[Scene-based reasoning records]

--

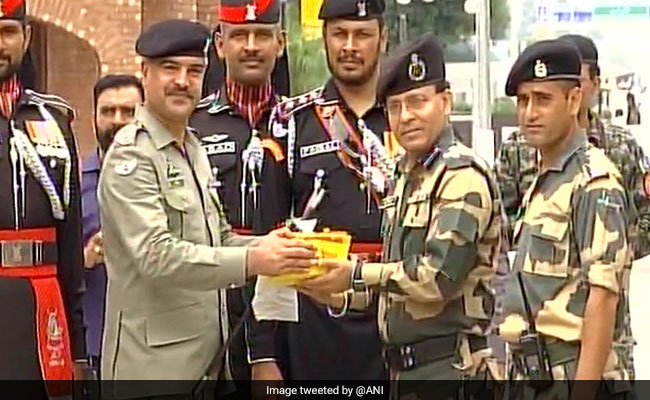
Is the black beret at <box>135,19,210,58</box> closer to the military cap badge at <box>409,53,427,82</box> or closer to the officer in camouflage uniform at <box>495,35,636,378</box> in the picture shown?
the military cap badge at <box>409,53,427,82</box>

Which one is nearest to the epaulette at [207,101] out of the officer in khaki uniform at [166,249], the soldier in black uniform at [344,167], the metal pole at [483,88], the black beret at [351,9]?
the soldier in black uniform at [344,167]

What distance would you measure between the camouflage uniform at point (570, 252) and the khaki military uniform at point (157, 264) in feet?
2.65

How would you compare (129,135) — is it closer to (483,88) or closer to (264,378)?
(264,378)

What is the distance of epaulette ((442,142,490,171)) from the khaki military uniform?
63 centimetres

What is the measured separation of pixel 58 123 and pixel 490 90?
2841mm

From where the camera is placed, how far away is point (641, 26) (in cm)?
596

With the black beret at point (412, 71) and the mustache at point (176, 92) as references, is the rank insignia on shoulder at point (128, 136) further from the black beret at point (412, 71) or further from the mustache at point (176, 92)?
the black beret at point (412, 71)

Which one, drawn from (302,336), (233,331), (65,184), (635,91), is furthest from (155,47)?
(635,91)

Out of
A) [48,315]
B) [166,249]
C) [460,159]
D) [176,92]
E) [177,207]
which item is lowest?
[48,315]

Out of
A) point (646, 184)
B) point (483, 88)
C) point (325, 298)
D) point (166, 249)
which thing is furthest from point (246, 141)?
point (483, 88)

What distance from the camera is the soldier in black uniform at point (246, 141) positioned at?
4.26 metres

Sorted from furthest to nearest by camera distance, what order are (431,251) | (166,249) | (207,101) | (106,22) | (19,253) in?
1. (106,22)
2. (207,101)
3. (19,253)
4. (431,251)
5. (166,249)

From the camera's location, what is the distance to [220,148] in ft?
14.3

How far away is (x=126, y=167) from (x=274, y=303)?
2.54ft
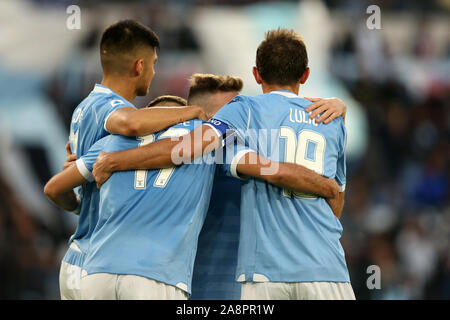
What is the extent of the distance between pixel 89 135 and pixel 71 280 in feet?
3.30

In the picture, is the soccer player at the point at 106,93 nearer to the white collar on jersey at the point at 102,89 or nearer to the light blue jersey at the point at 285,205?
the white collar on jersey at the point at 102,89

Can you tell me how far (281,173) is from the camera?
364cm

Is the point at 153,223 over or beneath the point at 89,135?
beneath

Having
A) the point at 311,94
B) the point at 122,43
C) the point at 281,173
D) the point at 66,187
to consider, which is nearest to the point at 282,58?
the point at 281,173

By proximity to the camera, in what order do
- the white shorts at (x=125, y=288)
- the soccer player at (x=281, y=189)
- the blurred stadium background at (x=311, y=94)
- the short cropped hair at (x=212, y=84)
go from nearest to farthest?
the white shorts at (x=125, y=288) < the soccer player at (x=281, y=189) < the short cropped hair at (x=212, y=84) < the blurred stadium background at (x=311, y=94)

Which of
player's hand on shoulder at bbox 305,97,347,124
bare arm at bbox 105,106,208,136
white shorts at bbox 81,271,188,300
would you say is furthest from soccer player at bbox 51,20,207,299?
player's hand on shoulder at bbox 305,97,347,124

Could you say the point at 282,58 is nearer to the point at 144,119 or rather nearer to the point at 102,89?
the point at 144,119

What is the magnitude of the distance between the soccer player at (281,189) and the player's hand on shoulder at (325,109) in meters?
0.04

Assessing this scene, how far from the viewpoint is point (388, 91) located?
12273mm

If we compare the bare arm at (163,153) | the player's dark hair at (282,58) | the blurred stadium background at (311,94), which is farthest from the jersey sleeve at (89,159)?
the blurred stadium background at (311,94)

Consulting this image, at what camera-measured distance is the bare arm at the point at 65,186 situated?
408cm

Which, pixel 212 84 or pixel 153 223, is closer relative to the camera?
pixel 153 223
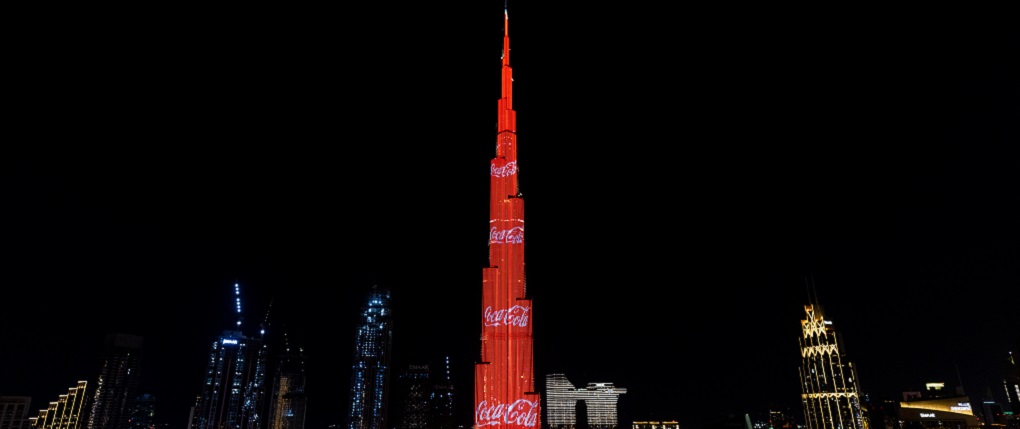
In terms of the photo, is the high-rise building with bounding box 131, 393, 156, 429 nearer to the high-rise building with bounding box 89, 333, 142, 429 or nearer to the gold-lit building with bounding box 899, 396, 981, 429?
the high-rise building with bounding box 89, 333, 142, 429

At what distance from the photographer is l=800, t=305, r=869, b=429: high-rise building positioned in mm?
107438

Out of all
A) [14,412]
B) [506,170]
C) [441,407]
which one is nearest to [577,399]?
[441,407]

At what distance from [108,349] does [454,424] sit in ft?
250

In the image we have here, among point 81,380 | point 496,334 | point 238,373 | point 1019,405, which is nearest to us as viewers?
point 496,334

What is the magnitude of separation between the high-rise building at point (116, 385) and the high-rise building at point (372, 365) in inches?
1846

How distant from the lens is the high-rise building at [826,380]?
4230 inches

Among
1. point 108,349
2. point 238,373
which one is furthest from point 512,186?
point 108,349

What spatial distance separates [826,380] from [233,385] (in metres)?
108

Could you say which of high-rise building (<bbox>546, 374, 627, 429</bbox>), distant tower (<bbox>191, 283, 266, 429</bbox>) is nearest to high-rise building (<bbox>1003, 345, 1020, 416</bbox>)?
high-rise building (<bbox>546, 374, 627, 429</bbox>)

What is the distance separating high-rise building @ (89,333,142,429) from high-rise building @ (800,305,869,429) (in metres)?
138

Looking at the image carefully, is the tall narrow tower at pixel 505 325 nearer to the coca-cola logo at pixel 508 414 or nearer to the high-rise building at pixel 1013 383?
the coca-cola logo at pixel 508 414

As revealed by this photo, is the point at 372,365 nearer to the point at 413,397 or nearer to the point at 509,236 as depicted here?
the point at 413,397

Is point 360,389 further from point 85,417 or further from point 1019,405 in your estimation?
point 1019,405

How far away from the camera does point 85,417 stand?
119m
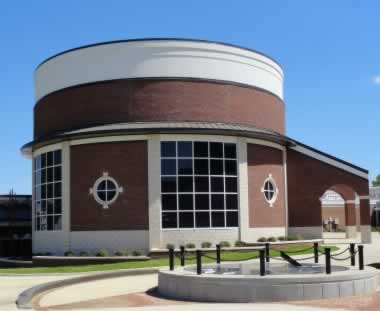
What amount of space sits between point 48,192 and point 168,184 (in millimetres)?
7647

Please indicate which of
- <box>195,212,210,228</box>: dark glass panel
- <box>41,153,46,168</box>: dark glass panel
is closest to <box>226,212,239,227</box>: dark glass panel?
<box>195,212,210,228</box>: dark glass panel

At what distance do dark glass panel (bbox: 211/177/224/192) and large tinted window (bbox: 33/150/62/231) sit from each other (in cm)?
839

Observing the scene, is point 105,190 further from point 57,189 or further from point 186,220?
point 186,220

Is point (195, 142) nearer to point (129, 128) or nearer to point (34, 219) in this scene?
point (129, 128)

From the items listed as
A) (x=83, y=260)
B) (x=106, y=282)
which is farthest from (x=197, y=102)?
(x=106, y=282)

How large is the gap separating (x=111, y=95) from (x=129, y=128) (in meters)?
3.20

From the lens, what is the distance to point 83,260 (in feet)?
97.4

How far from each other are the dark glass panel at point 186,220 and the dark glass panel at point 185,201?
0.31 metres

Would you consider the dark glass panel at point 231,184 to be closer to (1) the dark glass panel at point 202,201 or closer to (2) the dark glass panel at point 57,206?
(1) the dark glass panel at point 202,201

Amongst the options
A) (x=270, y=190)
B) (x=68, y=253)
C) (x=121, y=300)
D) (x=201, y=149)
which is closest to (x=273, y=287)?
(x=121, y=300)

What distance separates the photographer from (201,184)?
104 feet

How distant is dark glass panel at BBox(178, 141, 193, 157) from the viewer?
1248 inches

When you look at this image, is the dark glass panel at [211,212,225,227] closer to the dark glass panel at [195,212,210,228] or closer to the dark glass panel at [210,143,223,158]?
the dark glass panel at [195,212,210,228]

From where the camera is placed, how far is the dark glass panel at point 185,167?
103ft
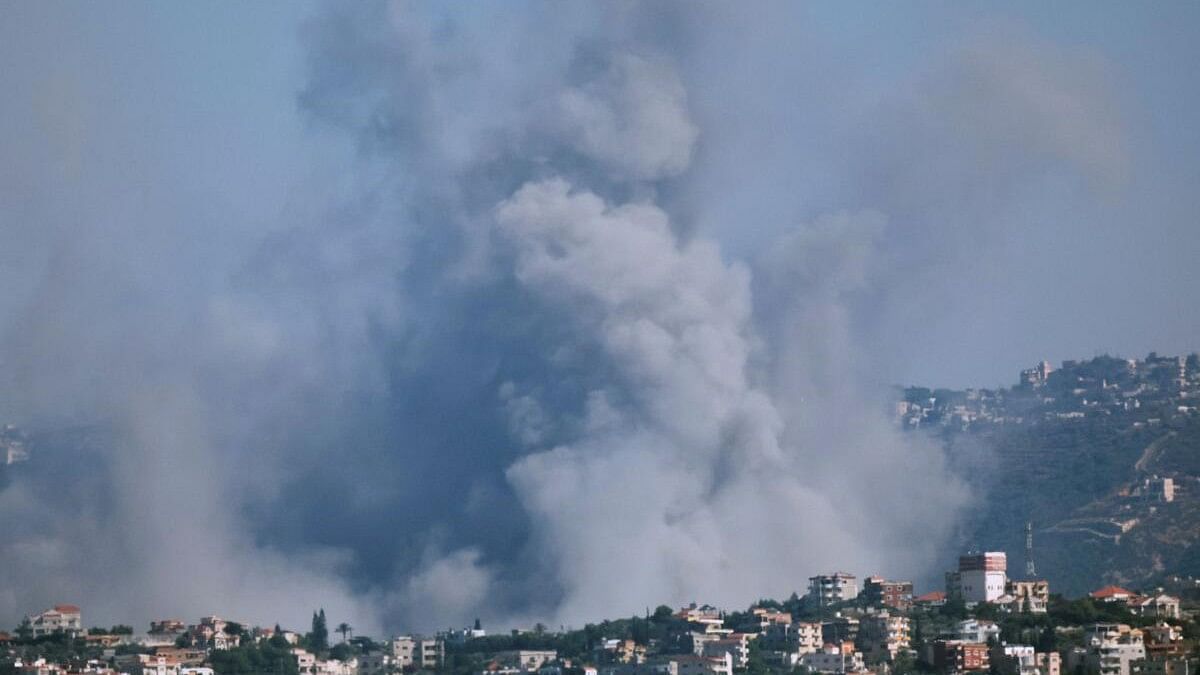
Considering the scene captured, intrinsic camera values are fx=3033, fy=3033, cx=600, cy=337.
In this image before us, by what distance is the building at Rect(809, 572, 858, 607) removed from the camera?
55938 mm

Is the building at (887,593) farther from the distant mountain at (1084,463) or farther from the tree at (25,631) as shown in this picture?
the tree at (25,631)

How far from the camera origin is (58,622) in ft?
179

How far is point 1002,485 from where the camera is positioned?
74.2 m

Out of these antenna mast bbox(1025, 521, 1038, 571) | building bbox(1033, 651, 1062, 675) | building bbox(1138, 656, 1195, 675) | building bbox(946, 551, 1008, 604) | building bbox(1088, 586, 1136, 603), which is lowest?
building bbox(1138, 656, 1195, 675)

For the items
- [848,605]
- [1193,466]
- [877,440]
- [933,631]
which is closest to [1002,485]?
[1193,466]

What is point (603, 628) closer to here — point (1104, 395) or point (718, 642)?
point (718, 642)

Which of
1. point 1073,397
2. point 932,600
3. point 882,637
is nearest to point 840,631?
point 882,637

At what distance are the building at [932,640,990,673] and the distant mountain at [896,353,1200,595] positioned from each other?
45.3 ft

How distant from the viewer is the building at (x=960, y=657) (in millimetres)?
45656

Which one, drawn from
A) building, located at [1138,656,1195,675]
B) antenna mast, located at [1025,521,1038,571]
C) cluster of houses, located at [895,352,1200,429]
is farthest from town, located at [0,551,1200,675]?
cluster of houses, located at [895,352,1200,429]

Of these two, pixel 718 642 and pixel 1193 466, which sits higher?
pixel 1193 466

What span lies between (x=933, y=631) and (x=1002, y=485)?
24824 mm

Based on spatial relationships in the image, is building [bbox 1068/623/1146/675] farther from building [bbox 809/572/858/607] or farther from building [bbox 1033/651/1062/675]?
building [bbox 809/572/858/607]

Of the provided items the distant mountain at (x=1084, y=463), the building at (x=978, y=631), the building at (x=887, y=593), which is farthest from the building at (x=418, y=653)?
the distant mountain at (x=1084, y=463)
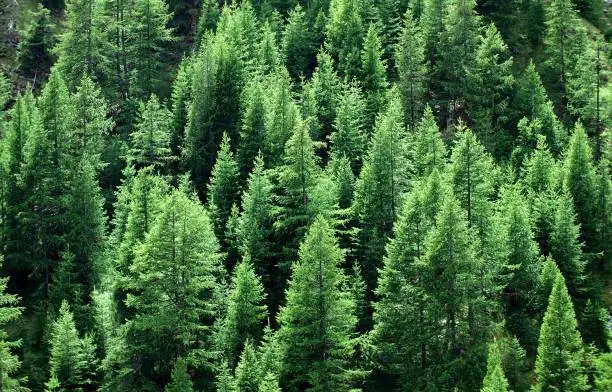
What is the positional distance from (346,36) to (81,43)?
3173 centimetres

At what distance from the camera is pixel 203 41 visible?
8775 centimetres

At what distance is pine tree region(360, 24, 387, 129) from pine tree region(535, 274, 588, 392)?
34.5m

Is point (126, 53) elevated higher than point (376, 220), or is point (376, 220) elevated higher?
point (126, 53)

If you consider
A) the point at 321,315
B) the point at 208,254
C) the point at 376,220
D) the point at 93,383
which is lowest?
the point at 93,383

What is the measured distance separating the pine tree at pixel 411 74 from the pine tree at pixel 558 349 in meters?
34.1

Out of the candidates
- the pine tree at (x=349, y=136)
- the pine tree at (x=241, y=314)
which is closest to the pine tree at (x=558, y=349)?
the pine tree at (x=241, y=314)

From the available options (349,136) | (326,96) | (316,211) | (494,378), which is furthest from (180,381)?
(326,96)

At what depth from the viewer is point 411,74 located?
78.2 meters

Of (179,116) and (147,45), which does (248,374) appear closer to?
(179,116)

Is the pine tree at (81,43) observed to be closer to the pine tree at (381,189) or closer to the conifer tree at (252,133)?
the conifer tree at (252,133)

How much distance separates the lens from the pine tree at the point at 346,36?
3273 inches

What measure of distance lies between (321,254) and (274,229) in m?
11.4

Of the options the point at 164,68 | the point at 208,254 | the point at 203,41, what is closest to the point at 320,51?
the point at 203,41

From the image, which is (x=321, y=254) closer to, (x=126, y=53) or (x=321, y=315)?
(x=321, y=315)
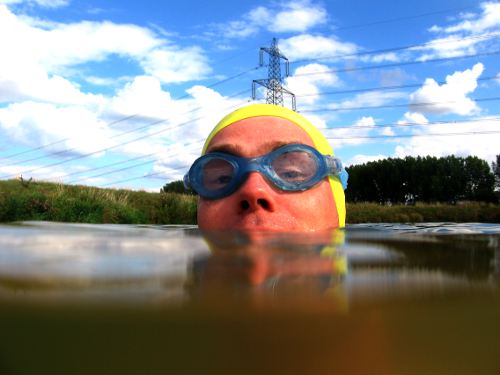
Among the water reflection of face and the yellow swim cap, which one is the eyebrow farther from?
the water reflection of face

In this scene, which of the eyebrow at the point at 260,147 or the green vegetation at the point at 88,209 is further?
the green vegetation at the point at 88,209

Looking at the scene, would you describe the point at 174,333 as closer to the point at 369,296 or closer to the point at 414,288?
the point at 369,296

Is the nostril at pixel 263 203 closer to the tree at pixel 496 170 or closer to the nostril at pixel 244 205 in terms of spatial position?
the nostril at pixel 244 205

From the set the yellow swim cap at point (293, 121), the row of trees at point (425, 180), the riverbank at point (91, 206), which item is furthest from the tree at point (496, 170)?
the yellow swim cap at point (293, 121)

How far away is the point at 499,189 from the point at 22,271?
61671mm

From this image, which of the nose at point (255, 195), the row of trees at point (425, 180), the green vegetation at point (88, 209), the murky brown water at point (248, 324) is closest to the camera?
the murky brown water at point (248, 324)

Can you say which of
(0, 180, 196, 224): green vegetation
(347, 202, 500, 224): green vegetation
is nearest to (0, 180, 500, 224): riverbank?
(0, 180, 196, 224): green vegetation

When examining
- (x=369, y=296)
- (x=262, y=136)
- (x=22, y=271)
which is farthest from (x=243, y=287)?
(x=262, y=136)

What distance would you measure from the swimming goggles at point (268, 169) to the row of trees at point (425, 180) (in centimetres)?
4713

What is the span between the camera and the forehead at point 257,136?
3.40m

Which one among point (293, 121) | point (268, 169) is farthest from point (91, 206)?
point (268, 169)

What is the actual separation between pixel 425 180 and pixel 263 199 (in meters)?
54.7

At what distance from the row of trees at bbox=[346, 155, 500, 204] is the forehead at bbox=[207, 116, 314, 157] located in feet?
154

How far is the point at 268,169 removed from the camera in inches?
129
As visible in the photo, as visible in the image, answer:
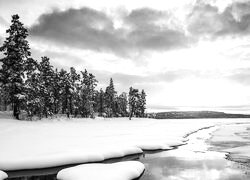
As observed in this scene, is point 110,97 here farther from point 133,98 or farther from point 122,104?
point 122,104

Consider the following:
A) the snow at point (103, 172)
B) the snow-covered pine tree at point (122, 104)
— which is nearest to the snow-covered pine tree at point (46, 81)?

--

» Problem statement
Take the records above from the line with "When examining" down to their last line and please copy those lines exactly, without the pictures.

» Answer for the task
When examining
- (x=369, y=296)
- (x=262, y=136)
- (x=22, y=271)
which is farthest from (x=243, y=287)?
(x=262, y=136)

What distance would you measure from the swimming goggles at point (268, 169) to the row of trees at point (425, 180) (in centimetres)?
4713

What is the span between the camera and the forehead at point 257,136?
3.40m

Which one among point (293, 121) | point (268, 169) is farthest from point (91, 206)?
point (268, 169)

What is the actual separation between pixel 425 180 and pixel 263 199 (in meters)?
54.7

At what distance from the row of trees at bbox=[346, 155, 500, 204] is the forehead at bbox=[207, 116, 314, 157] located in feet?
154

How far is the point at 268,169 removed from the camera in inches?
129
As visible in the photo, as visible in the image, answer:
As observed in this scene, is point 110,97 here farther from point 133,98 or farther from point 122,104?
point 122,104

Consider the following:
A) the snow at point (103, 172)
B) the snow-covered pine tree at point (122, 104)
— which is nearest to the snow-covered pine tree at point (46, 81)?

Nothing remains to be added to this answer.